I versetti appena precedenti fanno un confronto: c’è Simon Pietro, a cui il gregge viene affidato da pascere, attraverso, non dimentichiamo, quella domanda “Tu mi ami?”. C’è poi l’altro discepolo “che Gesù amava”, presentato nei racconti pasquali come il modello del discepolo credente, più profetico e pronto di Pietro nel riconoscere il Signore (cfr Gv 20,2-10; 21,7). Personaggio reale, diviene anche simbolo, all’interno della chiesa, di quanti con la fede e nella carità sanno riconoscere prontamente il Signore. Lontano dall’esprimere soltanto una tensione tra apostolato e profezia, tra istituzione e carisma, il vangelo si chiude su una vita, quella cristiana, quella di ogni battezzato, che richiama ogni compito affidato nella comunità ad essere non esercizio di potere ma espressione di santità, se volessimo, per così dire, provare a declinare il termine profezia. Una santità non fatta di altari e grazie estorte, ma di umiltà e dono. Per scardinare i grandi portoni che chiudono l’accesso alla vita per tanti, a volte la differenza la può fare un piccolo cuneo ben posizionato da qualche parte, invisibile, semplice, dirompente. E torneremo a sperare e dare speranza.

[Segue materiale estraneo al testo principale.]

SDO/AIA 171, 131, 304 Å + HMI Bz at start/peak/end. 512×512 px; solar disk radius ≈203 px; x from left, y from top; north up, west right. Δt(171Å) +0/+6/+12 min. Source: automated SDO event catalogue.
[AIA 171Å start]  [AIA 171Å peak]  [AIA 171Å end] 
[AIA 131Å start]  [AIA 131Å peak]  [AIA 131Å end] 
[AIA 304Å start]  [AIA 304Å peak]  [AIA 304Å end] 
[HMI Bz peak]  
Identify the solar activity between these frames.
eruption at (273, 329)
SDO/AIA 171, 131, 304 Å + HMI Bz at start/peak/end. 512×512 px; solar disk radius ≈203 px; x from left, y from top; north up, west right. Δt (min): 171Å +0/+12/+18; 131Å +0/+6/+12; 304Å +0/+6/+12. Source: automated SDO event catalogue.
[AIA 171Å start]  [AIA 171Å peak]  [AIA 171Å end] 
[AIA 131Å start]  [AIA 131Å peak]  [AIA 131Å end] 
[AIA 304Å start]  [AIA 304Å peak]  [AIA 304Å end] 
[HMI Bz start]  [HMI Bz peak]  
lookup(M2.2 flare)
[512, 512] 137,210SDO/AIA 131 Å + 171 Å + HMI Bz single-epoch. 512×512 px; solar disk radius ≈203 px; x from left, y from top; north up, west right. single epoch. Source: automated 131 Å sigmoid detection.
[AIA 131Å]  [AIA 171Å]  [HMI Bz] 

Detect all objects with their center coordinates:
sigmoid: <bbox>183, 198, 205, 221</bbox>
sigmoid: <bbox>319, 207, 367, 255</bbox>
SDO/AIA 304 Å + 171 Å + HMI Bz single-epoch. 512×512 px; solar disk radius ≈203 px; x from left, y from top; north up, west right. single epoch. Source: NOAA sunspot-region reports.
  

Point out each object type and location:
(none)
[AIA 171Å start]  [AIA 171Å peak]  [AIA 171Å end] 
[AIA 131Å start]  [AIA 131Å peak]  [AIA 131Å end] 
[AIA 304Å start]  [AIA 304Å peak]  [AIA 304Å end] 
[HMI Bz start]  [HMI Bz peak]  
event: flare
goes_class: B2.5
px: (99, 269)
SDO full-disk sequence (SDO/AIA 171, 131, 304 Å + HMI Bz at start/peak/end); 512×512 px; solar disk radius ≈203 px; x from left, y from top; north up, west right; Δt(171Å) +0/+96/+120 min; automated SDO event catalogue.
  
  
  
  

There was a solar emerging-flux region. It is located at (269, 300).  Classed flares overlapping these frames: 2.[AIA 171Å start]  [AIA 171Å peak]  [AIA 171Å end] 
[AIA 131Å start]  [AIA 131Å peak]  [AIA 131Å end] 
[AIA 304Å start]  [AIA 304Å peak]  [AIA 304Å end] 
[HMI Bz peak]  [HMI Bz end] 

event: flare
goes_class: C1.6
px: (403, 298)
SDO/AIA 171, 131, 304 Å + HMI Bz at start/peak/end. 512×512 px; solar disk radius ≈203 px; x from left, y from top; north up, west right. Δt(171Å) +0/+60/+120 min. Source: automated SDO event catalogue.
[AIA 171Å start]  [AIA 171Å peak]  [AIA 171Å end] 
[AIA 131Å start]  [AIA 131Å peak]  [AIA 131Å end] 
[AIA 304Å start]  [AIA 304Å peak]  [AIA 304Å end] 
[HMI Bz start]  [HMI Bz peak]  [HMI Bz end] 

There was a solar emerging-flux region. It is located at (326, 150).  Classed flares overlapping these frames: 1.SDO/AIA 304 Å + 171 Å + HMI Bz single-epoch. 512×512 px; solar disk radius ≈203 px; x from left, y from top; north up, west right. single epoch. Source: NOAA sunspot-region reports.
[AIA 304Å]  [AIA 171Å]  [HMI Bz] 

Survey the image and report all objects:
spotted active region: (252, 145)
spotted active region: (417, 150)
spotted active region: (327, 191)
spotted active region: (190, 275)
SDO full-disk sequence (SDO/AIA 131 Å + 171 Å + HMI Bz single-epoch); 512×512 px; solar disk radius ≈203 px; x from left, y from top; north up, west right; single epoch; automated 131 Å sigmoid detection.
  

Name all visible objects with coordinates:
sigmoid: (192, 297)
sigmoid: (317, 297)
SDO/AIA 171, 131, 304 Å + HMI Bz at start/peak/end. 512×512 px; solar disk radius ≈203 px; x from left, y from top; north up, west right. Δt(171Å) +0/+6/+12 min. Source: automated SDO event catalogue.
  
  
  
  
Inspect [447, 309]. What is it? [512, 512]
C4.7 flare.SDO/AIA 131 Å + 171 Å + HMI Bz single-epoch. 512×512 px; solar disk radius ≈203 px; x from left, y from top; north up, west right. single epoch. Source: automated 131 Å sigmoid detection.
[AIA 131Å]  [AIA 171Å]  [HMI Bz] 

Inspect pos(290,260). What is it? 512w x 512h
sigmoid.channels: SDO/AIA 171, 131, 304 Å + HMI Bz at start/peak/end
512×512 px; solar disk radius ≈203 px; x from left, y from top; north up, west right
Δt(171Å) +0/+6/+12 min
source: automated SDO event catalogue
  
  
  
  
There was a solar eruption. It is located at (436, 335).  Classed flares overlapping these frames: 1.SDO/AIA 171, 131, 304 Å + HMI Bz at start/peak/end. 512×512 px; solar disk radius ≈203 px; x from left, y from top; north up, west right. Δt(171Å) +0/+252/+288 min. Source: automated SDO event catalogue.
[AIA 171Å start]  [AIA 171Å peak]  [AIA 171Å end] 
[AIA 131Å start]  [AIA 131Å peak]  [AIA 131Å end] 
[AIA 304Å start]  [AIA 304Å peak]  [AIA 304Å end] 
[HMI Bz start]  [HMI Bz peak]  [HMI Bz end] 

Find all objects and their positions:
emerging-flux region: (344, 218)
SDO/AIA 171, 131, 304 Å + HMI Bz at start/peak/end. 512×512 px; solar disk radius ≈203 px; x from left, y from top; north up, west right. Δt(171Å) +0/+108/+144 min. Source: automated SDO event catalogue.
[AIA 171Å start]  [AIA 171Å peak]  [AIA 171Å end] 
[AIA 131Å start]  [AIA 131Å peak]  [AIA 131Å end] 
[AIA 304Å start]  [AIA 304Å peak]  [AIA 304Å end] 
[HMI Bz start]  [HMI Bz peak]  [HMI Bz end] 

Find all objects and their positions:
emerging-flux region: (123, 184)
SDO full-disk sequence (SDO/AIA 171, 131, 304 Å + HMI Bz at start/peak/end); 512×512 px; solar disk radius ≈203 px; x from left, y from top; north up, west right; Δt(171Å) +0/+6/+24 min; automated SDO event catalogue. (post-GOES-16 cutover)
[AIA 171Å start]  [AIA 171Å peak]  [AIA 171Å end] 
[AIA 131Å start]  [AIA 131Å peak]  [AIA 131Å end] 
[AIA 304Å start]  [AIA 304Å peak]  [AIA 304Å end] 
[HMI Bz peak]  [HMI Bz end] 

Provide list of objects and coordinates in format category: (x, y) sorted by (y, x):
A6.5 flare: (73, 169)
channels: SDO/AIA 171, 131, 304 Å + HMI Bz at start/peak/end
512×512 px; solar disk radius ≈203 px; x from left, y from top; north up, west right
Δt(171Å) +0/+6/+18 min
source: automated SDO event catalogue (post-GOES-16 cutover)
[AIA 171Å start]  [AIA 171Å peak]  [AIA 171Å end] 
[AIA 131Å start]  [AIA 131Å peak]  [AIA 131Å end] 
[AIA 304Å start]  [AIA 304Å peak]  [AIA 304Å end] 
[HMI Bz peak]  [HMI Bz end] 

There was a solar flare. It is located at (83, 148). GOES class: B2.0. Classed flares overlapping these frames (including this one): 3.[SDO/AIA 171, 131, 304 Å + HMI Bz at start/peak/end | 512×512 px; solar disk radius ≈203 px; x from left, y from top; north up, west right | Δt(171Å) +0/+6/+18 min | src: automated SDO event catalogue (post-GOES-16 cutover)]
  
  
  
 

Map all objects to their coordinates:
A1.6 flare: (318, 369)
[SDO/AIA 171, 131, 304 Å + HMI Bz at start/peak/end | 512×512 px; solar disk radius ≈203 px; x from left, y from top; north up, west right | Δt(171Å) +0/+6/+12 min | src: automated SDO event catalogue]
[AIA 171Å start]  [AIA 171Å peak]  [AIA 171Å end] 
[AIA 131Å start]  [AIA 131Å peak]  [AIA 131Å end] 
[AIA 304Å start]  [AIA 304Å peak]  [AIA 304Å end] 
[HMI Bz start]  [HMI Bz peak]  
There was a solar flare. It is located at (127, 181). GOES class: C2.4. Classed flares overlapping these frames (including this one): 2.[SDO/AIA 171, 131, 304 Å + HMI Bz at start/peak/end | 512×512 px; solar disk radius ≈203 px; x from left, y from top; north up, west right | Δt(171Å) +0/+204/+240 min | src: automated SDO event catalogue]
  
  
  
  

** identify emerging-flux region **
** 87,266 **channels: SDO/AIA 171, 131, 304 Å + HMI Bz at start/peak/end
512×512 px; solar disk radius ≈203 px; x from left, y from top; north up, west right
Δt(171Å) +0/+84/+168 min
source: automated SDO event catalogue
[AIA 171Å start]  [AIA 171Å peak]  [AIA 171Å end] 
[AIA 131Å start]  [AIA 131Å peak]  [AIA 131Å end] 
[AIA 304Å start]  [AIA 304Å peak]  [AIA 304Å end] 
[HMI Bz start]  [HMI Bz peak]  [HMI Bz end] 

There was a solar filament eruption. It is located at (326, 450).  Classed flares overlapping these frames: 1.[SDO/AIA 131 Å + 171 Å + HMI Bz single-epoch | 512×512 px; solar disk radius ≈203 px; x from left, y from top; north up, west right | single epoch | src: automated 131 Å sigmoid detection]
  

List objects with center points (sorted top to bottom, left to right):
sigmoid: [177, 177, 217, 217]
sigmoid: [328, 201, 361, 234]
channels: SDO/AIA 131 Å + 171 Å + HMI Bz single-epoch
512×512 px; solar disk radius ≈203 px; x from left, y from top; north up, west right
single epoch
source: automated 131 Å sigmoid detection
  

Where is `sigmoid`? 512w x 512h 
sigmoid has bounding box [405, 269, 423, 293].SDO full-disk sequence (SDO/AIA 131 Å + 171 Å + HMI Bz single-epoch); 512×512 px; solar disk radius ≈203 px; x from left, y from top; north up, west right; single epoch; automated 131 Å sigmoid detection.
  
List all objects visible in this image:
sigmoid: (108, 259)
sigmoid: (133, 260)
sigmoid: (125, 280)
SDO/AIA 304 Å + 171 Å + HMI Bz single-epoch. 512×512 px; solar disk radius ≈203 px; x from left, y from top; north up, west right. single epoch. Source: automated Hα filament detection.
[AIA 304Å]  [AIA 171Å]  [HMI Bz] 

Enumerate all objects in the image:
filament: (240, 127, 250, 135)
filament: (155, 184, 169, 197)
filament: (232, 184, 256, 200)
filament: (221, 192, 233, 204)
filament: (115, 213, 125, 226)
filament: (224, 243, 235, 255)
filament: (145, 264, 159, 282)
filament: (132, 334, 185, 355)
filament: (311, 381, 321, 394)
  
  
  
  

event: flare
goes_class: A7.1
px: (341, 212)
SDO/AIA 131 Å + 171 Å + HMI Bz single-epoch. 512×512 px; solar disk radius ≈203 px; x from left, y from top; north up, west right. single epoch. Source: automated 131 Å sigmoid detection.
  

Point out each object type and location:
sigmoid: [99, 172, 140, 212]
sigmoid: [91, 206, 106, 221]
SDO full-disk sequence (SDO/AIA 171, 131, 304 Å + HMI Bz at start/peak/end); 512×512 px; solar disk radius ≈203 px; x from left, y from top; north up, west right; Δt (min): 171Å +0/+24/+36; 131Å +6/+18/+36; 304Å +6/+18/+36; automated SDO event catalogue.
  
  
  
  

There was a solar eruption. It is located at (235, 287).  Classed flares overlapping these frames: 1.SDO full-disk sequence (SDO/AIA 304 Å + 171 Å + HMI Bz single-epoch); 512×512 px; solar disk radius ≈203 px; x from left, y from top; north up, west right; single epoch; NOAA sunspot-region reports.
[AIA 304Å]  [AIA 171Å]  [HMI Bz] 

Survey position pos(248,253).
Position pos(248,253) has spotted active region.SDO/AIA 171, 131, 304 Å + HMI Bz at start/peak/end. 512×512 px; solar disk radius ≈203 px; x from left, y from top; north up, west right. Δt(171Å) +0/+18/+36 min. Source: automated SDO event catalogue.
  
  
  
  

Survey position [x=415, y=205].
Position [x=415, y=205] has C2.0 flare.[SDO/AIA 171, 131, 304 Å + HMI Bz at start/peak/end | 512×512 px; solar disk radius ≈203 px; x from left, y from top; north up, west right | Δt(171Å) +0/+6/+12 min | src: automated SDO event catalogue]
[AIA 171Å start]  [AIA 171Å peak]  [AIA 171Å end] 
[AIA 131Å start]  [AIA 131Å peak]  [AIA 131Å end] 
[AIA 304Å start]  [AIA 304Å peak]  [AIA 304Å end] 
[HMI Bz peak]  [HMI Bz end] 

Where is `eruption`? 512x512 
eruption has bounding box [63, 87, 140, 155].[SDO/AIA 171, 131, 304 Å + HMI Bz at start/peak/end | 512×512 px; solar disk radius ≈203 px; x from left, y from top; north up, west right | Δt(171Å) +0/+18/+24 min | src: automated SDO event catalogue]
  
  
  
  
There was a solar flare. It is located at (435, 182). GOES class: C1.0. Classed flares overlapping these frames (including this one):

Lasciamoci stimolare dai segni di santità che il Signore ci presenta attraverso i più umili membri di quel popolo che «partecipa pure dell’ufficio profetico di Cristo col diffondere dovunque la viva testimonianza di Lui, soprattutto per mezzo di una vita di fede e di carità». Pensiamo, come ci suggerisce santa Teresa Benedetta della Croce, che mediante molti di loro si costruisce la vera storia: «Nella notte più oscura sorgono i più grandi profeti e i santi. Tuttavia, la corrente vivificante della vita mistica rimane invisibile. Sicuramente gli avvenimenti decisivi della storia del mondo sono stati essenzialmente influenzati da anime sulle quali nulla viene detto nei libri di storia. E quali siano le anime che dobbiamo ringraziare per gli avvenimenti decisivi della nostra vita personale, è qualcosa che sapremo soltanto nel giorno in cui tutto ciò che è nascosto sarà svelato». (Gaudete et Exsultate, n. 8)
Verrebbe da aggiungere, sorelline e fratellini, siate perfetti come è perfetto il Padre vostro nei cieli.
Donde
PS: siamo arrivati alla conclusione di questo tempo di commento, domani concluderò questo lungo cammino che dapprima il 12, poi quotidianamente dal 17 marzo, ha segnato tutto il periodo di isolamento e poi progressiva riapertura nel nostro paese. Il Covid non finisce, ma l’invisibile nemico sia contrastato dall’invisibile consolatore che sta dalla nostra parte. Ecco perché farò coincidere con la festa di Pentecoste, memoria di futuro per la chiesa, questo termine, questo inizio di nuovo cammino sperando di tornare ad incontrarci. A domani i saluti.